Please reproduce, exactly and with nothing added, the lines of the material below that run from the one containing "Q: What species is this?" to the end.

BEGIN Extracted entries

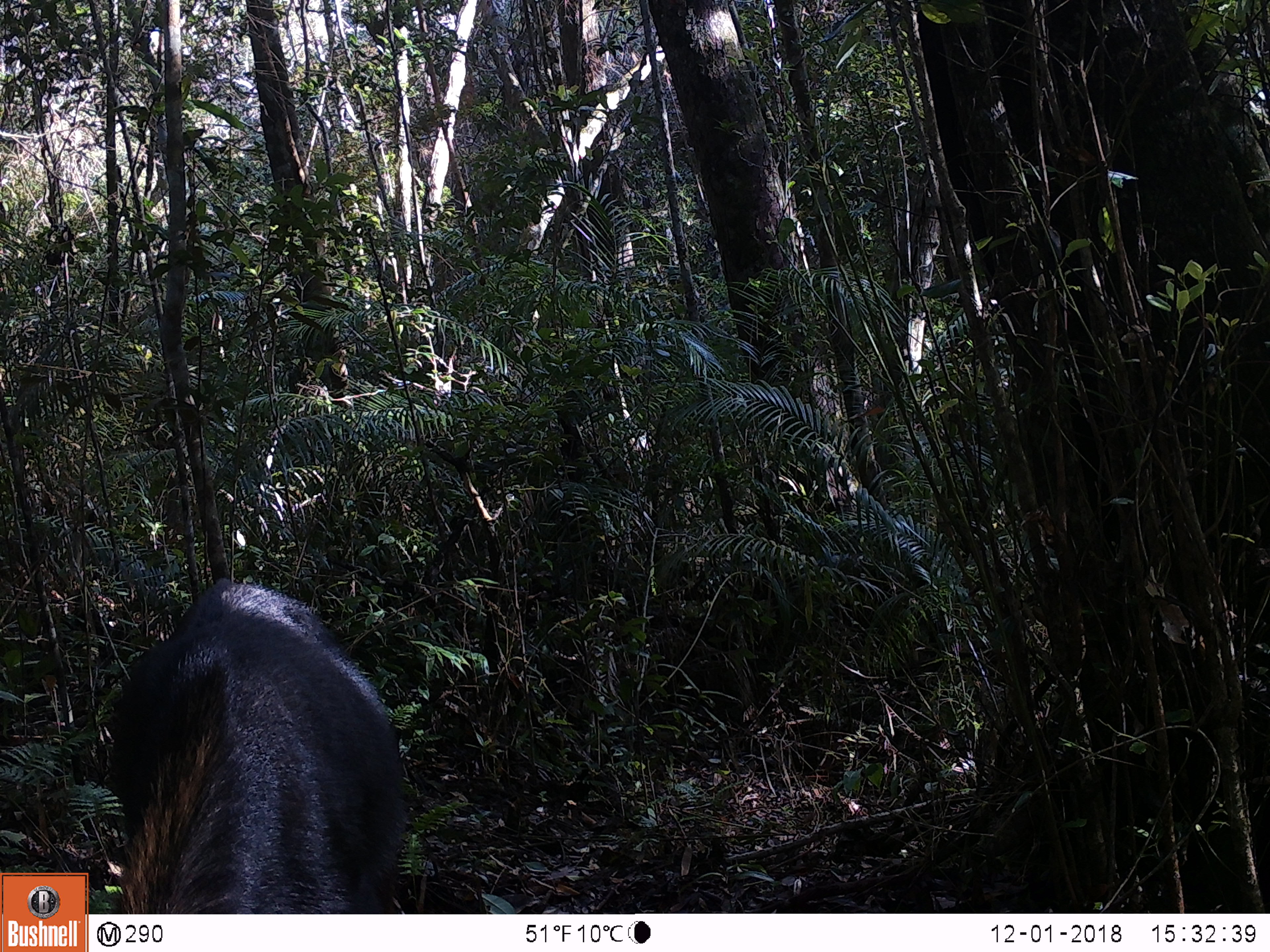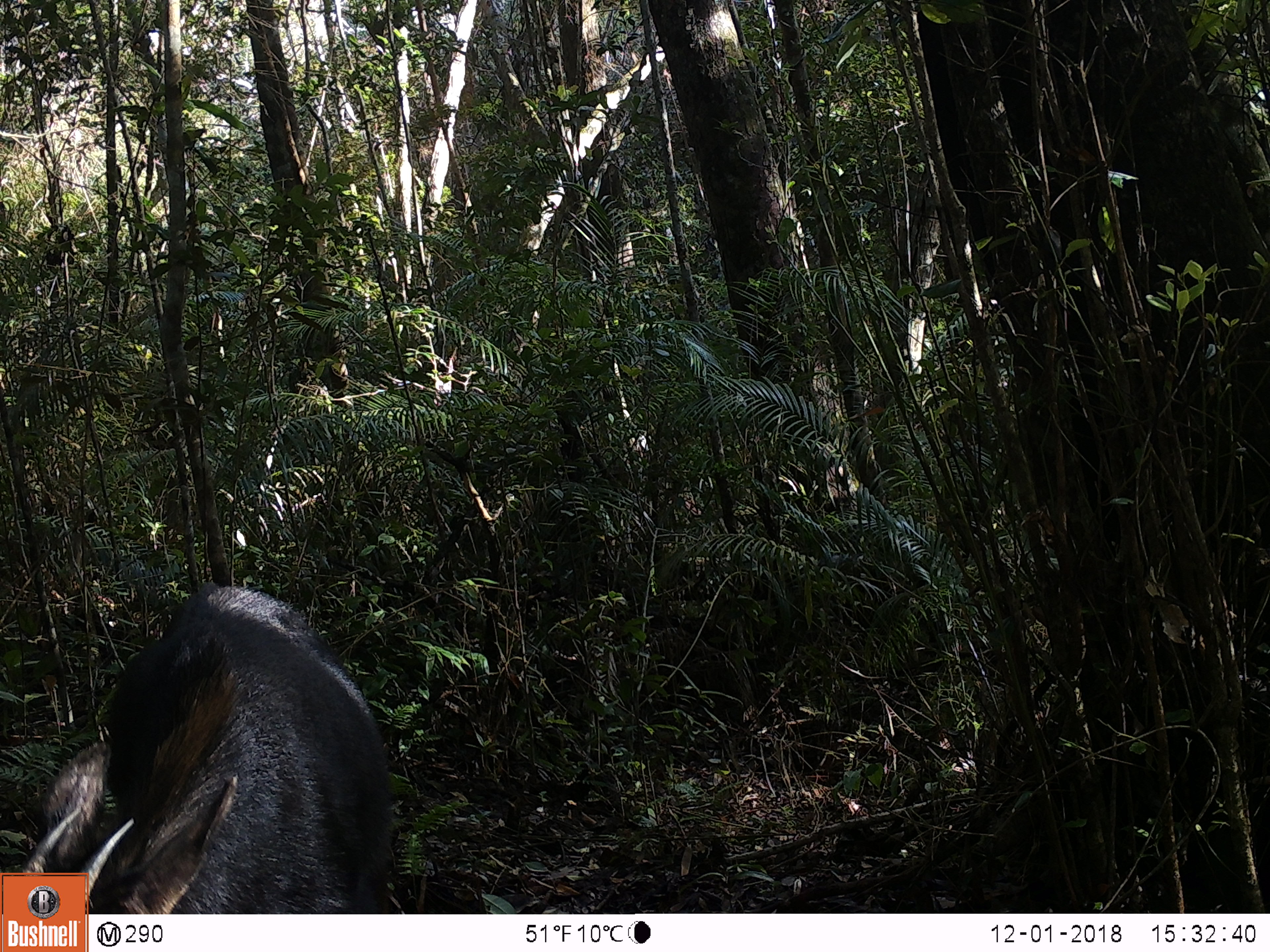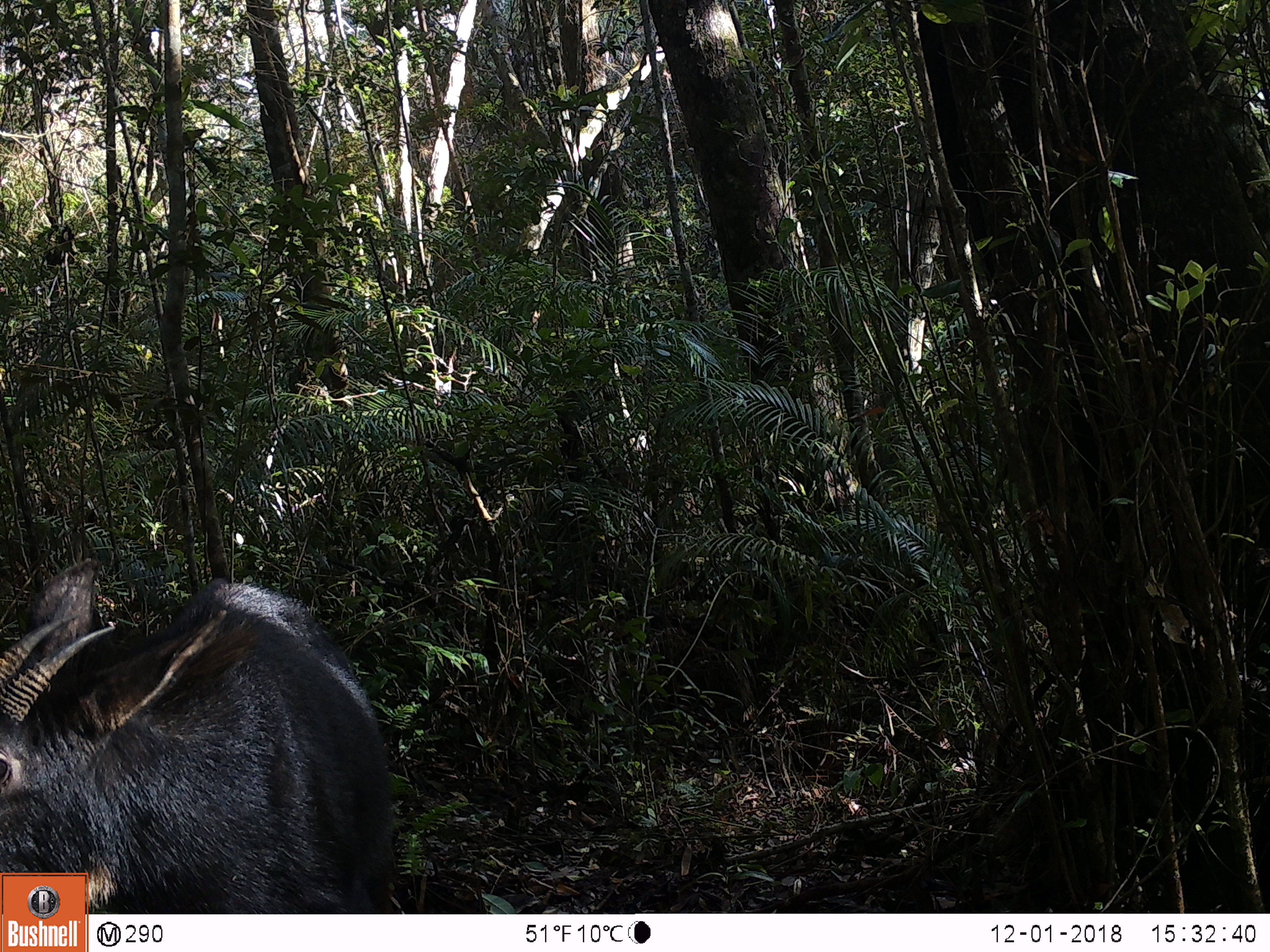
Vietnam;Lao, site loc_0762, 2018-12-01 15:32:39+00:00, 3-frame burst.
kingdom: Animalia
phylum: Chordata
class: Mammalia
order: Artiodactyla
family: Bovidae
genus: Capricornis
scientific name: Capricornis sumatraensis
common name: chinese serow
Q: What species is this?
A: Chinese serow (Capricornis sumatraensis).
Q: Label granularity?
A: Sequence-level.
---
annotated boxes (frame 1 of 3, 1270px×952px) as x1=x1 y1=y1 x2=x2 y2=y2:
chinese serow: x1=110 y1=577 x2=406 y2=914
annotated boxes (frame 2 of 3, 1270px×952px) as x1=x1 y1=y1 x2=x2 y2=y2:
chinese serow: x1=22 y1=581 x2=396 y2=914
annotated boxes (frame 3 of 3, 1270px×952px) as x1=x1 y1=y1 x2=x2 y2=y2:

END Extracted entries

**Written reply:**
Q: What species is this?
A: Chinese serow (Capricornis sumatraensis).
Q: Label granularity?
A: Sequence-level.
---
annotated boxes (frame 1 of 3, 1270px×952px) as x1=x1 y1=y1 x2=x2 y2=y2:
chinese serow: x1=110 y1=577 x2=406 y2=914
annotated boxes (frame 2 of 3, 1270px×952px) as x1=x1 y1=y1 x2=x2 y2=y2:
chinese serow: x1=22 y1=581 x2=396 y2=914
annotated boxes (frame 3 of 3, 1270px×952px) as x1=x1 y1=y1 x2=x2 y2=y2:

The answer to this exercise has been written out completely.